Addio a Ferlinghetti: raccontò al mondo
le inquietudini della beat generation

“Il piccolo editore indipendente è lui stesso un’autentica avanguardia, il suo compito è al di fuori, il suo compito quello di esplorare l’ignoto.” Così racconta Lawrence Ferlinghetti nella sua “City lights pocket poets anthology”: un intero secolo passato a percorrere strade nuove, sentire il polso delle periferie americane, cercare di capire la controcultura provando a rimanere lontano dalla letteratura ufficiale anche quando i propri stessi autori sono diventati parte di un apparato maggiore. Ma questo in fondo fa parte delle regole “lasciare poi che i grandi editori se ne impossessino”: un editore militante che decide di scommettere su quell’urlo che partendo dalla gola di Allen Ginsberg fotografa un’intera generazione.

Un gruppo di bambini

“La Beat Generation è un gruppo di bambini all’angolo della strada che parlano della fine del mondo”, li definisce Jack Kerouac. Ingenuità e attenzione al contemporaneo, un mix deflagrante che impatta non solo nella realtà a stelle e strisce, ma che finisce per affascinare anche l’Europa. In fondo la libreria City Lights a San Francisco proprio alla Francia deve la sua nascita, Ferlinghetti studia alla Sorbona a Parigi e sul modello delle librerie di quella città fonda la propria. Il resto è intuito, studio e abnegazione.

Da lui non passano solo i nomi consacrati ma alcuni grandi autori rimasti ai più sconosciuti: c’è Frank O’Hara, prematuramente scomparso, c’è Jack Hirschman così legato all’Italia, c’è l’attenzione per la nuova poesia di metà Novecento, da quella tedesca – Paul Celan, Hans Magnus Enzensberger, Guenter Grass – al Nicaragua di Ernesto Cardenal, ma anche Antonio Porta e Pier Paolo Pasolini. “Cio che si è rivelato più affascinante è il continuo incrociarsi di correnti e i continui innesti tra poeti enormemente distanti per lingua e geografia”, da sempre è il credo anarchico a muovere l’idea di Ferlinghetti, ma una anarchia controllata, come ci si trovasse di fronte a un grande happening dove a contare non è solo il flusso di parole ma soprattutto la sostanza del detto, per questo trovano spazio convintamente Robert Duncan e Philip Lamantia con il loro ragionamento erudito, per questo altrettanto vengono ospitati Robert Bly o Kenneth Patchen che al contrario sembrano volere prendere a pugni in faccia tutto e tutti.
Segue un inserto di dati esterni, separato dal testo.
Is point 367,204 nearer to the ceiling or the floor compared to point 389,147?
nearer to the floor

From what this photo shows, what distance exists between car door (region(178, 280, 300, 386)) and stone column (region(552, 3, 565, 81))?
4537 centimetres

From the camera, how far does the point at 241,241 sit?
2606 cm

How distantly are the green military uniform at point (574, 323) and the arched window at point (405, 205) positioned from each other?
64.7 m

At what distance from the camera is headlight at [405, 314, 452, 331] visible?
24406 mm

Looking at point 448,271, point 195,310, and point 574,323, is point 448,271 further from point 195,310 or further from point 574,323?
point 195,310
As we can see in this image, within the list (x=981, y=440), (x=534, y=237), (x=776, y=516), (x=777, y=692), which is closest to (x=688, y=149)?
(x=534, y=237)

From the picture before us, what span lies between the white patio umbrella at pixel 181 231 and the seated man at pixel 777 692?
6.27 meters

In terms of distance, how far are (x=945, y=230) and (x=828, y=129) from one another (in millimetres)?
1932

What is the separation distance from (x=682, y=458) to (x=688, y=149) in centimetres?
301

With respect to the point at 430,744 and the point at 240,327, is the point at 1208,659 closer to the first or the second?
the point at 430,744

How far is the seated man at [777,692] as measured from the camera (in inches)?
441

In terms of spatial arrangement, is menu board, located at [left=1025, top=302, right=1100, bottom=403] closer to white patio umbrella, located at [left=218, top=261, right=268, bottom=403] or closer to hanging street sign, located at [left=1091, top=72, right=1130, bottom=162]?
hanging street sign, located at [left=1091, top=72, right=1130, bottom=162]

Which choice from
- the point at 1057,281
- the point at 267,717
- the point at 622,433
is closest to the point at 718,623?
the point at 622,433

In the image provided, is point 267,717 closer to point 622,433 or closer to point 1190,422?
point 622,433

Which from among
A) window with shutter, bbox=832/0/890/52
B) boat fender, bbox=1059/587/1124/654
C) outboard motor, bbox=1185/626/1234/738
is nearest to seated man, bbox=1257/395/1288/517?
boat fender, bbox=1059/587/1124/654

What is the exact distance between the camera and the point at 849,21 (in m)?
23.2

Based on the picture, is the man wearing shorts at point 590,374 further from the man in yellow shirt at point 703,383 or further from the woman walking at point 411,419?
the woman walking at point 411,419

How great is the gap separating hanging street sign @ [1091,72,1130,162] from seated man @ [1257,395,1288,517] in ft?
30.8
Certo questa chiave editoriale andrebbe vista oggi con la tendenza complessiva a cercare sempre di descrivere il proprio intorno, la propria vicenda, mascherandola con una veste lirica.
Niente di più diverso ha voluto raccontare Ferlinghetti, anche come poeta (A Coney Island of the Mind, un luna-park dell’anima, è tra i libri di poesia più venduti nella storia degli Stati Uniti)
partendo magari da piccole vicende e piccoli oggetti ha cercato di ragionare anche in maniera irriverente, certamente spietata, sulla società conservatrice degli anni Cinquanta, in una modalità
che oggi potrebbe essere tacciata di retorica ma che in realtà dimostra come la parola e in particolare la parola poetica possa tuttora essere volano, cassa di risonanza delle speranze, delle
paure e delle ingiustizie contemporanee.

Spoken poetry

La beat generation che ha trovato nuova linfa in altre strutture come lo spoken poetry ha saputo non essere fonte accessibile solo a pochi eletti, ma ha trovato il modo di contaminare ulteriori linguaggi, dalla musica, in particolare il jazz, fino all’arte contemporanea o performativa, ha saputo lavorare con la televisione e la radio, ha trovato il modo di entrare in sintonia con la società, una società che ancora non si basava su modelli liquidi ma che al contrario aveva scelto di confrontarsi con modelli di approfondimento pieni e sulla cultura come riscatto rispetto a ideali consumistici e liberali che sempre dagli Stati Uniti e in modalità così pervasiva erano partiti.

Con Lawrence Ferlinghetti se ne va un possibile piccolo antidoto a modelli che anche dal punto di vista editoriale sembrano sempre più dilagare, l’estremo rigore con cui ha affrontato la propria vita di autore e di editore ci ha permesso di comprendere la poesia del Secondo Novecento inserendola in un contesto globale che oggi fatichiamo a recuperare così presi dal nostro ombelico ai confini dell'impero e della storia ma che probabilmente sarebbe buona cosa riprendere, anche per la nostra sopravvivenza.